At a meeting of European Union finance ministers in Brussels, member states failed to agree a plan on the taxing of digital giants like Google and Facebook. They will try again in 2020.At a meeting of European Union finance ministers on Tuesday in Brussels, governments scrapped a plan to introduce an EU-wide digital tax as some states opposed it, the Romanian presidency of the EU said.

Romania's Eugen Teodorovici, speaking in a public session of a meeting of EU finance ministers, said there was no agreement on the tax despite months of talks.

He said ministers would focus on trying to reach a common position for the reform of digital taxation at a global level.

The move is likely to be welcomed by digital giants such as Alphabet Inc's Google and Facebook, which would have fallen under the scope of the proposed 3 percent levy.

Meanwhile, a top US trade official said on Tuesday that the US was weighing whether to bring a complaint to the World Trade Organization against "discriminatory" new taxes on digital giants being planned by EU nations, a top US trade official said Tuesday.

"We think the whole theoretical basis of digital service taxes is ill-conceived and the effect is highly discriminatory against US-based multinationals," Chip Harter, a Treasury official and US delegate for global tax talks, said in Paris.

What's next?

Teodorovici said ministers would now focus on trying to reach a common position for an overhaul of digital taxation at a global level by 2020.
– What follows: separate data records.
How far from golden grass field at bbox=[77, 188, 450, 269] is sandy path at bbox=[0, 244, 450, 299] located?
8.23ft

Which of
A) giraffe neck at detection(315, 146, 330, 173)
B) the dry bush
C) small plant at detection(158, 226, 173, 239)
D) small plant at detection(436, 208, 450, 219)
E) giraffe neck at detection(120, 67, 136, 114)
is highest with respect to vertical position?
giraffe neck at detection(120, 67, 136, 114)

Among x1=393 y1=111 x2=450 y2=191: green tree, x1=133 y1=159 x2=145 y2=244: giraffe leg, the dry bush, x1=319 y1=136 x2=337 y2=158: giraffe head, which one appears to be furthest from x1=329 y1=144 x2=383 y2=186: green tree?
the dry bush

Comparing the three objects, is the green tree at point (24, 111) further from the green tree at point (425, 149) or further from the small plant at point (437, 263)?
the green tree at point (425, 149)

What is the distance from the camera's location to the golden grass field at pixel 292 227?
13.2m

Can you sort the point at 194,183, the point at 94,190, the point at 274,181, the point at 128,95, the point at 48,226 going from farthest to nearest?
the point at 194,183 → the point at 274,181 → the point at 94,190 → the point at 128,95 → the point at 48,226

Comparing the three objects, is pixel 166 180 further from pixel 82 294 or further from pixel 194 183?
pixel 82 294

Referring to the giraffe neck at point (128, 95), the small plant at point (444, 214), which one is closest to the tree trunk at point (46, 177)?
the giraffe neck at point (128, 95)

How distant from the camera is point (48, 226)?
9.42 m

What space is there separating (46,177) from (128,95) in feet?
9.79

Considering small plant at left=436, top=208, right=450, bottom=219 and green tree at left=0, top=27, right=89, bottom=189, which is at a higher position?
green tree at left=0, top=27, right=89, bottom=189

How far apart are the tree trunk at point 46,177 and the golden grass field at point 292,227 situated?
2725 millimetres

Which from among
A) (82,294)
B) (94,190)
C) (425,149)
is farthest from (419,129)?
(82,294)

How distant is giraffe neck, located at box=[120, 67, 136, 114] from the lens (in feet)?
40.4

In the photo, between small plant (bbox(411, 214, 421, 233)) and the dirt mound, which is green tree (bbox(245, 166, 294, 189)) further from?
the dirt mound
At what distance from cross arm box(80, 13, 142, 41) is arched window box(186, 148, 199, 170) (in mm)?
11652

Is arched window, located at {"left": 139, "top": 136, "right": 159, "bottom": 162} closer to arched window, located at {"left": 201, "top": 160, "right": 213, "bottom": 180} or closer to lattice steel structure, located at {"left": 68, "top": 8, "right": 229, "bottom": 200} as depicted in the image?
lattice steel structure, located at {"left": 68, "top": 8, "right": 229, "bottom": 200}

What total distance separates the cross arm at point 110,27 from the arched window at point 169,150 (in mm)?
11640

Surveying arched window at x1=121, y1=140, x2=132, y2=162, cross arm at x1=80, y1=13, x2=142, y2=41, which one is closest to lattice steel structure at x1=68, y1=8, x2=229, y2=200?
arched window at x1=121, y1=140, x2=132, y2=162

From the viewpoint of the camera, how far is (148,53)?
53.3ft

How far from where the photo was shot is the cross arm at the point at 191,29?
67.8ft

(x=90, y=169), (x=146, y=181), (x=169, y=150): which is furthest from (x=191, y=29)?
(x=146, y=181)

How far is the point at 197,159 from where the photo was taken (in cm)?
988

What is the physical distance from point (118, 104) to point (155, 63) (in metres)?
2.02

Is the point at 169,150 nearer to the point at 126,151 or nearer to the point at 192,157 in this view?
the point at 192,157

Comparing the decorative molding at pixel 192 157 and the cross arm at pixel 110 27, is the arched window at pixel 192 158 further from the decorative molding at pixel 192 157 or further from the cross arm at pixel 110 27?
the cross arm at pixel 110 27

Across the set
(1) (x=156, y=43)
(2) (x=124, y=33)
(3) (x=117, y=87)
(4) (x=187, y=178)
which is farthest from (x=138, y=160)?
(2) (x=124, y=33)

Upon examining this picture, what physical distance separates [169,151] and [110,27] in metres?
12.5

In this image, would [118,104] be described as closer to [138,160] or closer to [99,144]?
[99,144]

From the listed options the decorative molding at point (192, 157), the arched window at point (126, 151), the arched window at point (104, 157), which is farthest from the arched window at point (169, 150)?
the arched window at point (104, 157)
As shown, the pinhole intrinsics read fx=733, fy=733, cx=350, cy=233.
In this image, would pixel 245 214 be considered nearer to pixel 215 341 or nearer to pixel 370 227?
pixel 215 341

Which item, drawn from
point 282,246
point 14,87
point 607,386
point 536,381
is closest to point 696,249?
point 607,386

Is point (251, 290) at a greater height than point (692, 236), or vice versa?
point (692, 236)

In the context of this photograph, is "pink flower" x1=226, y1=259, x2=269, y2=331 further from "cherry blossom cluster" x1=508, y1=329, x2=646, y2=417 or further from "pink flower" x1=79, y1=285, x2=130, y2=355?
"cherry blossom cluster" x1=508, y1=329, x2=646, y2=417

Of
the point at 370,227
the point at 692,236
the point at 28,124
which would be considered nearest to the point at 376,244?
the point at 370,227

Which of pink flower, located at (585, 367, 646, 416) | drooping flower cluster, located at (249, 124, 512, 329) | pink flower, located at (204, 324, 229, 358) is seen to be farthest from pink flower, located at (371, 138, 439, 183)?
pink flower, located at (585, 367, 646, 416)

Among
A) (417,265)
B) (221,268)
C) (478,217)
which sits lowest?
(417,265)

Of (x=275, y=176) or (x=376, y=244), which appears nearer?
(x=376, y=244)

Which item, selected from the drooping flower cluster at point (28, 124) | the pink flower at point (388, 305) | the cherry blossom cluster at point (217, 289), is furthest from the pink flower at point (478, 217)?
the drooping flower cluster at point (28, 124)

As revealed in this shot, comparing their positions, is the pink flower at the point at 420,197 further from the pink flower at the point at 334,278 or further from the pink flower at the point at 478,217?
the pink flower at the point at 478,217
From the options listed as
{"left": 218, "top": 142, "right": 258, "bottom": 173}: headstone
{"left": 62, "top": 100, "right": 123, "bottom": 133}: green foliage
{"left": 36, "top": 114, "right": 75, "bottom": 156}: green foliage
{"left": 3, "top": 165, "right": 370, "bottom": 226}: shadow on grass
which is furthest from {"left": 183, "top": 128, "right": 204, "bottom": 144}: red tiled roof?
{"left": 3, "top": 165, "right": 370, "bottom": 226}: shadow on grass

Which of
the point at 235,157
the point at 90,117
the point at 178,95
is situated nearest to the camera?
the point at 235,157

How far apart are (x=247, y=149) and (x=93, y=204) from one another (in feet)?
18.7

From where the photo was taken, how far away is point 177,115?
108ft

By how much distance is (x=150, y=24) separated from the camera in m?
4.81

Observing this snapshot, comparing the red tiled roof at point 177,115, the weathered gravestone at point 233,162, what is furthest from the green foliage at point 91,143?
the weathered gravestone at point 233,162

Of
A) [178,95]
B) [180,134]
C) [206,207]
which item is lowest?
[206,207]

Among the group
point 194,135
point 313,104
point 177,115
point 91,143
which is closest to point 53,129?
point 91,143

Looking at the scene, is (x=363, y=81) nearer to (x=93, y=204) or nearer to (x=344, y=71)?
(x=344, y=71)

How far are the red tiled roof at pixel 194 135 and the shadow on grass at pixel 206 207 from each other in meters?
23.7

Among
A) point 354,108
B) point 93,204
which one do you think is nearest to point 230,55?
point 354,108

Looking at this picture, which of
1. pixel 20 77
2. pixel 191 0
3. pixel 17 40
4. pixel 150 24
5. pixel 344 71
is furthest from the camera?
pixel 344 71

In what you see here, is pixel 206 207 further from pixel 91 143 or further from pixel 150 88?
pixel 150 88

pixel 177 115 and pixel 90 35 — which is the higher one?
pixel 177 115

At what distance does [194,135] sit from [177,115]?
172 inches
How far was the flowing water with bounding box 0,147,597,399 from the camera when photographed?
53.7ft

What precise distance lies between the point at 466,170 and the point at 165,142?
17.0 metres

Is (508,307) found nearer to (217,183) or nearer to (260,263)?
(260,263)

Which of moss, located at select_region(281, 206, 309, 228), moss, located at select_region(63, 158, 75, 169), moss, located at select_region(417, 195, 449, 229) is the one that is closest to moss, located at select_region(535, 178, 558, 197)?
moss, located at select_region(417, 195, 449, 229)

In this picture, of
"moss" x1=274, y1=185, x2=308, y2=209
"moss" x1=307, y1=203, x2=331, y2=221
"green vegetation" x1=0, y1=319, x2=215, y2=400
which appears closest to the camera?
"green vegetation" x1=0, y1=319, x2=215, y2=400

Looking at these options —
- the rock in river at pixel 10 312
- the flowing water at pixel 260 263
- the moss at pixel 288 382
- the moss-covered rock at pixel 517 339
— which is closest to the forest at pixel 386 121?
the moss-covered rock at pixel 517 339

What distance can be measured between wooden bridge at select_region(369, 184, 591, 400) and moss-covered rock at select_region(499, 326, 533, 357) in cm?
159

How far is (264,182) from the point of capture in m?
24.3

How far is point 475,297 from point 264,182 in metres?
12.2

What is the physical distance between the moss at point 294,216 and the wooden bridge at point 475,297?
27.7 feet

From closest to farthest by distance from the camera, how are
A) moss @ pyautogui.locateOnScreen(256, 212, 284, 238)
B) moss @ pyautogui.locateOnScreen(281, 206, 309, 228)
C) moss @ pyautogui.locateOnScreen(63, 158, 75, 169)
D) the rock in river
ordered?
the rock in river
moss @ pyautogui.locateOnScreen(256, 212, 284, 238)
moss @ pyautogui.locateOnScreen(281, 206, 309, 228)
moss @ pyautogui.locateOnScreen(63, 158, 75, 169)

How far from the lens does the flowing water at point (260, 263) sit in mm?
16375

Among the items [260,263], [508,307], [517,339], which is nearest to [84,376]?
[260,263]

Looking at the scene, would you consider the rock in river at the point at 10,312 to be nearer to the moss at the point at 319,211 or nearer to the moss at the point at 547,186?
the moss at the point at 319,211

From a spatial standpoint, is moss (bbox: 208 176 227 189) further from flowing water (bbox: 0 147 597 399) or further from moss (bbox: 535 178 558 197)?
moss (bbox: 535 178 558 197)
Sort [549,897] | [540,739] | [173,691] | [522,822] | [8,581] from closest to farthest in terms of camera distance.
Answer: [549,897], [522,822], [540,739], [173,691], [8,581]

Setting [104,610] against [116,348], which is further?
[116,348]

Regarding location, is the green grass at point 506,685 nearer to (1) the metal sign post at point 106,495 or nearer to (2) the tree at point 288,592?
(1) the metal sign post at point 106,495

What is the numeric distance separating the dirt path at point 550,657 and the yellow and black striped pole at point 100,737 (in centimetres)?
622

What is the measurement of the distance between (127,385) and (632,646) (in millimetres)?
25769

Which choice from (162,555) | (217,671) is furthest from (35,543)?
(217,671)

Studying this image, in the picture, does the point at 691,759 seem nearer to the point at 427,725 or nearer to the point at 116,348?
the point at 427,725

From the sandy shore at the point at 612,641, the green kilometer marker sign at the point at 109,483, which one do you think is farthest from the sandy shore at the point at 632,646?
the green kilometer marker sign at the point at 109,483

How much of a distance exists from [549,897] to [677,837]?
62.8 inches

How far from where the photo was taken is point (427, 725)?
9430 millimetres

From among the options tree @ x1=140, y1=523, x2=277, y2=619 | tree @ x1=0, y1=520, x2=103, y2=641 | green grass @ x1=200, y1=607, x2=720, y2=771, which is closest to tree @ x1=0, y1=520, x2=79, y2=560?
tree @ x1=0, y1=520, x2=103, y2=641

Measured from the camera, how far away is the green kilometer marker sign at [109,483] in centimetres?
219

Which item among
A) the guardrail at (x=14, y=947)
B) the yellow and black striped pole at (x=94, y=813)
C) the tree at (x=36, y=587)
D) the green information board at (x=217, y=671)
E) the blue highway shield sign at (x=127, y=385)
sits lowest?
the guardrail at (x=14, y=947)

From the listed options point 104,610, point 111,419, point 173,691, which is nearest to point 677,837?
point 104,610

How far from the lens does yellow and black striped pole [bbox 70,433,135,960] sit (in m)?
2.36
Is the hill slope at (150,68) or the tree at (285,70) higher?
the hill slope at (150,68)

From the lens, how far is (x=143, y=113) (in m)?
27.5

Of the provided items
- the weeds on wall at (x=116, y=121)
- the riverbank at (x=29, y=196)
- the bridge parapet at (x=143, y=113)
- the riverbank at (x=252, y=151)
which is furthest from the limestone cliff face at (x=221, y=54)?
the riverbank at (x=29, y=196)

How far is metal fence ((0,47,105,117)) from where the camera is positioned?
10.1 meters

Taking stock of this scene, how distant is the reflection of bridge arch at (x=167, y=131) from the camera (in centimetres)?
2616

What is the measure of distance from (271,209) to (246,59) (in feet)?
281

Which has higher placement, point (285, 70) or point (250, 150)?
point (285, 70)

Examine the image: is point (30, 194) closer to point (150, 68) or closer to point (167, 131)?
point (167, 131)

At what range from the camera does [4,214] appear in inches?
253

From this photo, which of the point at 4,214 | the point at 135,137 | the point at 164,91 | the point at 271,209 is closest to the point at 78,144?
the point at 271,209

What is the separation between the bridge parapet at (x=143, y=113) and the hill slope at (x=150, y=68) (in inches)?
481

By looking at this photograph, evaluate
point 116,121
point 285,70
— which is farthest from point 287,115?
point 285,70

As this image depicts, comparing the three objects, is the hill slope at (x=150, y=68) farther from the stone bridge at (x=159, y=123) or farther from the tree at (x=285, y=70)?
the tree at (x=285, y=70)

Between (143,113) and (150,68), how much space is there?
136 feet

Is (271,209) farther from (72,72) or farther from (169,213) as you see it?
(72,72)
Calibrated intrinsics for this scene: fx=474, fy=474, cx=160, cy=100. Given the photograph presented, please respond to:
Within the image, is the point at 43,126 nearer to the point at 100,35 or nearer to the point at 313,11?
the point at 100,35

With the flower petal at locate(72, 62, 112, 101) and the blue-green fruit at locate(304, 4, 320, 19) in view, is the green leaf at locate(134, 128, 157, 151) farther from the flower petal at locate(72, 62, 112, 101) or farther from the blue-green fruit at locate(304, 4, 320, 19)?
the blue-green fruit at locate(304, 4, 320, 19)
Reforming tax matters on a global level have proven tough because of widely differing interests among major EU member states.

The Organization for Economic Co-operation and Development (OECD), a club of mostly wealthy nations, is currently working on a global reform of digital taxation to narrow loopholes that allow large multinational firms to greatly cut their tax bills.

The EU will reopen its debate on possible tax measures in the bloc if the OECD's planned reform is delayed, Teodorovici said.

The tax rules that currently exist were designed to apply to business models with a physical presence, which usually is the basis for the governments to exercise their tax powers.

However, the rise of new technologies has changed all that. Many digital businesses have customers and generate economic value in a country without having a presence in that country. This mismatch — and the fact that digital businesses make their money mostly from intangible assets — poses a challenge when it comes to taxation.